Task instructions: Copy out each of the records below word for word, keeping every line as it appears.

──────── Exercise material ────────

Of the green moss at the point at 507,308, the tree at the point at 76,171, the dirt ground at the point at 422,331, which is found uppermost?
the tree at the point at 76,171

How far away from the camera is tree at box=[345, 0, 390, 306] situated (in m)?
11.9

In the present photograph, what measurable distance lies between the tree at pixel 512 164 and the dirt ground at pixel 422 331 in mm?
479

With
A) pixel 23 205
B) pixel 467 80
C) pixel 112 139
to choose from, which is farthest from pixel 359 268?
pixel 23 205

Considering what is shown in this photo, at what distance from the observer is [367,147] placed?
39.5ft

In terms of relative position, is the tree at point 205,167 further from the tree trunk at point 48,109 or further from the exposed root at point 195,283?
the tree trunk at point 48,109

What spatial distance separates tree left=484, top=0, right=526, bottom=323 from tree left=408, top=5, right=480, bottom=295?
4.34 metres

────────

Exercise result:
Of the green moss at the point at 507,308, the tree at the point at 76,171, the dirt ground at the point at 422,331, which is found uppermost?
the tree at the point at 76,171

How far away from the camera is tree at box=[345, 0, 390, 306] situated (in m)?
11.9

In the present photograph, what measurable distance lies between the tree at pixel 512 164 and the dirt ground at pixel 422 331 in mm?
479

With
A) pixel 23 205
B) pixel 467 80
C) pixel 112 139
to choose from, which is farthest from pixel 359 268?
pixel 23 205

Considering what is shown in this photo, at what distance from the observer is [367,147] placed?
39.5ft

In terms of relative position, is the tree at point 205,167 further from the tree trunk at point 48,109 or further from the exposed root at point 195,283?
the tree trunk at point 48,109

What spatial distance separates tree left=484, top=0, right=526, bottom=323 from tree left=408, top=5, right=480, bottom=295?
4.34 metres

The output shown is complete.